過労・ストレスによる体調不良
2016/06/27
40代 女性 お仕事がハードで疲れが慢性的に貯まったために体調を崩された症例です。
長く続く疲労は、ストレスの原因の代表のようなもので、適宜疲れを解消できれば良いのですが、過常に貯まれば、副腎からストレスホルモンが過常に分泌され自律神経の働きを大きく崩していろんな体調不良を起こします。
主な訴えは、毎日続く疲労倦怠感です。そのほかにも肩こり・頭痛・食欲不振・胃のむかつき寝付きが悪く熟睡できないなど睡眠のトラブル、足先がとても冷えて痛みを感じることもあるなどいろいろとありました。
最初に来院されたのが8月の猛暑の頃でしたが、膝から下の足は本当に冷たく、ずっと触れているとこちらの手もひんやりしてくるほどでした。
足は冷えているのに、首から上は少し微熱があり、冷えノボセの状態です。
脈の状態は、指で触れてもわかりにくいい沈・虚の状態で、腹部にも全体に力が無く軟弱で無力、下腹部である小腹は冷えが強く感じられました。。
このような身体の状態を、東洋医学では陽虚(ようきょ)と呼んでいます。
陽虚とはわかりやすく言えば身体と心のエネルギー不足の状態です。
交感神経の緊張もありますが、副交感神経の機能低下も顕著です。
治療は人の生命力の根本である腎の陽気(ようき)を補って増やして行く方法をと
りました。
また補陽灸(ほようきゅう)を用いて背部の背骨の間にある陽気を補うツボ、足裏の湧泉(ゆうせん)穴などに適宜温灸を施して、身体全体の陽気を増やしてゆくようにしました。
初回の治療終了後に視野が急に明るくなったと驚いておられましたが、陽虚の場合そのようなことが起こることはよくあります。

--------------------

過労の症例の文章によると、長く続く疲労が過度に貯まると、なぜいろいろな体調不良が起こるのですか。一〜三文で説明してください。 この後に続く行は使いません。

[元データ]
--------------------

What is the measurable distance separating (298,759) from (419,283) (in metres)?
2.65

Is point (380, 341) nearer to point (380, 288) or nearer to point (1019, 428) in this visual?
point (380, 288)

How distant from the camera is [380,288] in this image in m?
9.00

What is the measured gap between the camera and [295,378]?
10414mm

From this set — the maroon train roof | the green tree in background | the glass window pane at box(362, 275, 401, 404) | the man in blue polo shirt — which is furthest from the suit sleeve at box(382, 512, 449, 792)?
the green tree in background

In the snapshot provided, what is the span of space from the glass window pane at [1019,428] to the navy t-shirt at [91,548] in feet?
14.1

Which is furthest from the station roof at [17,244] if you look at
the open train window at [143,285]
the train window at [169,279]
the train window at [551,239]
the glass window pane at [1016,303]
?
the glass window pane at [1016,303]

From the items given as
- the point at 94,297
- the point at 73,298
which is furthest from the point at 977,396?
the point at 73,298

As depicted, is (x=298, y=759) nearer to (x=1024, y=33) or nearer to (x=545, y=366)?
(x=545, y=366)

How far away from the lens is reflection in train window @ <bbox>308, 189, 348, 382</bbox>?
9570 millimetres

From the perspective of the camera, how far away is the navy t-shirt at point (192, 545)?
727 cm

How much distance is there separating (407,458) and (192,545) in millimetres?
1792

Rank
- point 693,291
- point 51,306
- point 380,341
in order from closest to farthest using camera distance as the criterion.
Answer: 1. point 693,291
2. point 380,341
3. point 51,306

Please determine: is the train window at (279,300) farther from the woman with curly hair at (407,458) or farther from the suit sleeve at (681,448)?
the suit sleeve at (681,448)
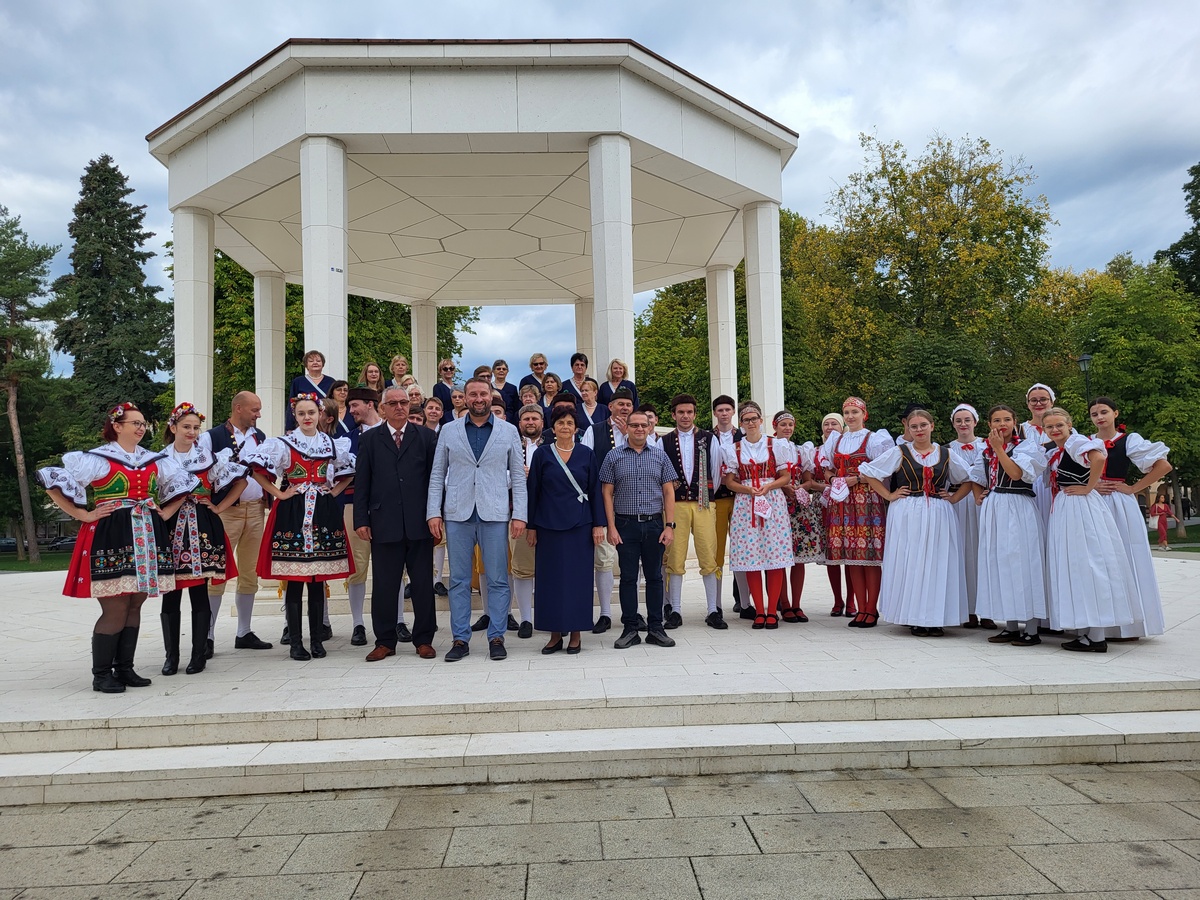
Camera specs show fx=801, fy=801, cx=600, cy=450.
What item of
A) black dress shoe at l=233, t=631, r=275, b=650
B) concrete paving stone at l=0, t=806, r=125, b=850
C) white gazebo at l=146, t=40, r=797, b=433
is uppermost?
white gazebo at l=146, t=40, r=797, b=433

--------------------

» 解答例:
疲れが過度に貯まると、副腎からストレスホルモンが過度に分泌されます。それによって自律神経の働きが大きく崩れるため、さまざまな体調不良が起こります。